◆ **阅读材料**:
○ ○ ○ ○ ○ ○ ○

Hadoop基准测试

Hadoop 基准测试


TestDFSIO的使用
该测试为Hadoop自带的测试工具,位于$HADOOP_HOME/share/hadoop/mapreduce目录中,主要用于测试DFS的IO性能,使用方法如下
[bc110 mapreduce]$ yarn jar hadoop-mapreduce-client-jobclient-2.2.0-tests.jar 
An example program must be given as the first argument.
Valid program names are:
  DFSCIOTest: Distributed i/o benchmark of libhdfs.
  DistributedFSCheck: Distributed checkup of the file system consistency.
  JHLogAnalyzer: Job History Log analyzer.
  MRReliabilityTest: A program that tests the reliability of the MR framework by injecting faults/failures
  SliveTest: HDFS Stress Test and Live Data Verification.
  TestDFSIO: Distributed i/o benchmark.
  fail: a job that always fails
  filebench: Benchmark SequenceFile(Input|Output)Format (block,record compressed and uncompressed), Text(Input|Output)Format (compressed and uncompressed)

○ ○ ○ ○ ○ ○ ○

◆ **数据摘录**:
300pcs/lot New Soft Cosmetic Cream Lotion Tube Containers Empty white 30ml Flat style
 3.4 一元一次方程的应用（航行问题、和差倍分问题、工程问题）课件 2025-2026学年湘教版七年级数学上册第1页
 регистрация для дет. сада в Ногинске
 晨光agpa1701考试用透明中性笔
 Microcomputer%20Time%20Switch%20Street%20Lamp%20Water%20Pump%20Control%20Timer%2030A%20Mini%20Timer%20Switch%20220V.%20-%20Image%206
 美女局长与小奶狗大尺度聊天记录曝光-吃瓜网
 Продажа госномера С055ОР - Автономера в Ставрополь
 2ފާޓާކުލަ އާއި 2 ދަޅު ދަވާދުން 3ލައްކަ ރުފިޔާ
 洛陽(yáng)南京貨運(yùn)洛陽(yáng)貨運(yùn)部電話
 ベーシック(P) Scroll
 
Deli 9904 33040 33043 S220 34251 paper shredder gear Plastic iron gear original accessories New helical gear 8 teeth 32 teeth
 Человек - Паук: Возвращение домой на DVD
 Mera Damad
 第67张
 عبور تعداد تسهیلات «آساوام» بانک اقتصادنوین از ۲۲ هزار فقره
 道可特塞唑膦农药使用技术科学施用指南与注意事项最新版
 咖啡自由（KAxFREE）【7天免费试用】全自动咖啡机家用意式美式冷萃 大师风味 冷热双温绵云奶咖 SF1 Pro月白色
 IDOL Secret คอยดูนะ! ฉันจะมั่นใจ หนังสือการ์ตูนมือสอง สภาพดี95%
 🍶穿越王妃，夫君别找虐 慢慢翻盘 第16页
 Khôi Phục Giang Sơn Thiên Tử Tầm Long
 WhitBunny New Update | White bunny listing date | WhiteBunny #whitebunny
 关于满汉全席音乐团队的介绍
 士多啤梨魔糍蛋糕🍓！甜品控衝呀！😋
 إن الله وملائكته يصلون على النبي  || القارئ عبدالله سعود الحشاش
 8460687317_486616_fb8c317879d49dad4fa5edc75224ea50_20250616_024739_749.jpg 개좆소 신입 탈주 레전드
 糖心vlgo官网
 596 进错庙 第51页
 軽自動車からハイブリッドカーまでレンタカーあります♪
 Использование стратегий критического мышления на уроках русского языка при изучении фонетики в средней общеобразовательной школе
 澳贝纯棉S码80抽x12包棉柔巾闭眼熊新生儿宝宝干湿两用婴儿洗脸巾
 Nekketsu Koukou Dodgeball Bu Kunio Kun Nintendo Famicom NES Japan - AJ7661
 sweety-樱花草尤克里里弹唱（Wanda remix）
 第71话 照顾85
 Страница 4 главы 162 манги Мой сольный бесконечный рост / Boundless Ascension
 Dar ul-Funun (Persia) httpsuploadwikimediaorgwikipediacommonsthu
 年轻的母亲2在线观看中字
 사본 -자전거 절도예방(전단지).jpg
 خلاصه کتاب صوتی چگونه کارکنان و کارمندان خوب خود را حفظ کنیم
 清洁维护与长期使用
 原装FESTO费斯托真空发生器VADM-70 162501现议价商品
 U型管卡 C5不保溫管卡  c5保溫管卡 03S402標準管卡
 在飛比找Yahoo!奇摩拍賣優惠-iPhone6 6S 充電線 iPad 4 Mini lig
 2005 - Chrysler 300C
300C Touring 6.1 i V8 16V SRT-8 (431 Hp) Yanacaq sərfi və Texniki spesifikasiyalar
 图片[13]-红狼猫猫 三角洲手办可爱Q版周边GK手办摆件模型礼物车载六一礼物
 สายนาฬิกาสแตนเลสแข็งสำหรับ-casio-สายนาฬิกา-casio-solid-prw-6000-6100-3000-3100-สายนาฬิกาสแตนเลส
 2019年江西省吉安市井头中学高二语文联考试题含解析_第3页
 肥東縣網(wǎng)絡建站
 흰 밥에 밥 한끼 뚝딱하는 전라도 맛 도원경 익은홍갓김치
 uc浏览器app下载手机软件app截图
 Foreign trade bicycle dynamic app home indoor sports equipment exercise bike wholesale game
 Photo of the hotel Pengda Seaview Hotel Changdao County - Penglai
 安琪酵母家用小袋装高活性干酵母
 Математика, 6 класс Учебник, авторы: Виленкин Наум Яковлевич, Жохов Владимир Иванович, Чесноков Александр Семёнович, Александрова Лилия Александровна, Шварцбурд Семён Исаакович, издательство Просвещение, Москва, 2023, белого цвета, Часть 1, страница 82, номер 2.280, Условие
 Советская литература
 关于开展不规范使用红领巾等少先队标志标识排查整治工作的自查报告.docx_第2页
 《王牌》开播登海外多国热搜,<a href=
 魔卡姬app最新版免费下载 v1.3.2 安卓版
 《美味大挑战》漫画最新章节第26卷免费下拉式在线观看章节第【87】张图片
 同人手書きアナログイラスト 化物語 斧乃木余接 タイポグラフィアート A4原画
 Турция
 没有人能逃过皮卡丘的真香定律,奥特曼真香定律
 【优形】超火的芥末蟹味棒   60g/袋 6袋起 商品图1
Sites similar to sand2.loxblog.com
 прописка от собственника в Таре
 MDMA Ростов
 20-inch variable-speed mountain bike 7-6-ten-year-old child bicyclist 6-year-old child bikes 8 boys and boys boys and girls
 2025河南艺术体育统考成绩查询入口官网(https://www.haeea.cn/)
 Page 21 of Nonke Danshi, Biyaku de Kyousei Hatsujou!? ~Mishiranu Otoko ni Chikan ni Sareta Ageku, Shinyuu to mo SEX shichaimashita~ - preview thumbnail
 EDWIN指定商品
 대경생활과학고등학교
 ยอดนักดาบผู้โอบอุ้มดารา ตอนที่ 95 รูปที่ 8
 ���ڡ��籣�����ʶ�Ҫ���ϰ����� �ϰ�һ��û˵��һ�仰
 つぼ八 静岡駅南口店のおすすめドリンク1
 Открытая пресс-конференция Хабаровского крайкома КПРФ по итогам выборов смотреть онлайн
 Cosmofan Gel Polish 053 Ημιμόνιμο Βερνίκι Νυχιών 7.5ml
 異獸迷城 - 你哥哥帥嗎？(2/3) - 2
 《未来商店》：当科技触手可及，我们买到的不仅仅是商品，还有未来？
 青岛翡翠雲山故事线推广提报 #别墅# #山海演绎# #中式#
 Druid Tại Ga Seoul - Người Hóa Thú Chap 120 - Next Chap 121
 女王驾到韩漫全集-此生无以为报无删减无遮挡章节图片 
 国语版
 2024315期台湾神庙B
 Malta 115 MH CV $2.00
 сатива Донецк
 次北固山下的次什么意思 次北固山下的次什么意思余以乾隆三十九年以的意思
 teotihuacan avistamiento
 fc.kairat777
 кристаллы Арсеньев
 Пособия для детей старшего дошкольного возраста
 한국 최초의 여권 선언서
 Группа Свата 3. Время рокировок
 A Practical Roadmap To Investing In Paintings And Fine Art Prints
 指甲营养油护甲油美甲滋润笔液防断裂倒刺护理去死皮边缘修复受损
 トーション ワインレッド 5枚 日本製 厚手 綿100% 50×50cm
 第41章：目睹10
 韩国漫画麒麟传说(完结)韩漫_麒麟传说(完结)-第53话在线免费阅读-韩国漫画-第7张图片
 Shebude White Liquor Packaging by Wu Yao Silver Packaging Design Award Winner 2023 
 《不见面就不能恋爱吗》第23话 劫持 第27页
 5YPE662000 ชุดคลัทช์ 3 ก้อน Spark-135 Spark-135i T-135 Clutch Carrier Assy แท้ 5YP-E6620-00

○ ○ ○ ○ ○ ○ ○

◆ **练习 A**: 根据Hadoop基准测试一文,TestDFSIO测试工具位于哪个目录中?
◆ **练习 B**: 请接着Hadoop基准测试一文的最后一行往下续写。
这些记录与Hadoop基准测试一文没有关系。

◆ **参考答案 A**: 位于$HADOOP_HOME/share/hadoop/mapreduce目录中。

◆ **参考答案 B**:
  loadgen: Generic map/reduce load generator
  mapredtest: A map/reduce test check.
  minicluster: Single process HDFS and MR cluster.
  mrbench: A map/reduce benchmark that can create many small jobs
  nnbench: A benchmark that stresses the namenode.
  sleep: A job that sleeps at each map and reduce task.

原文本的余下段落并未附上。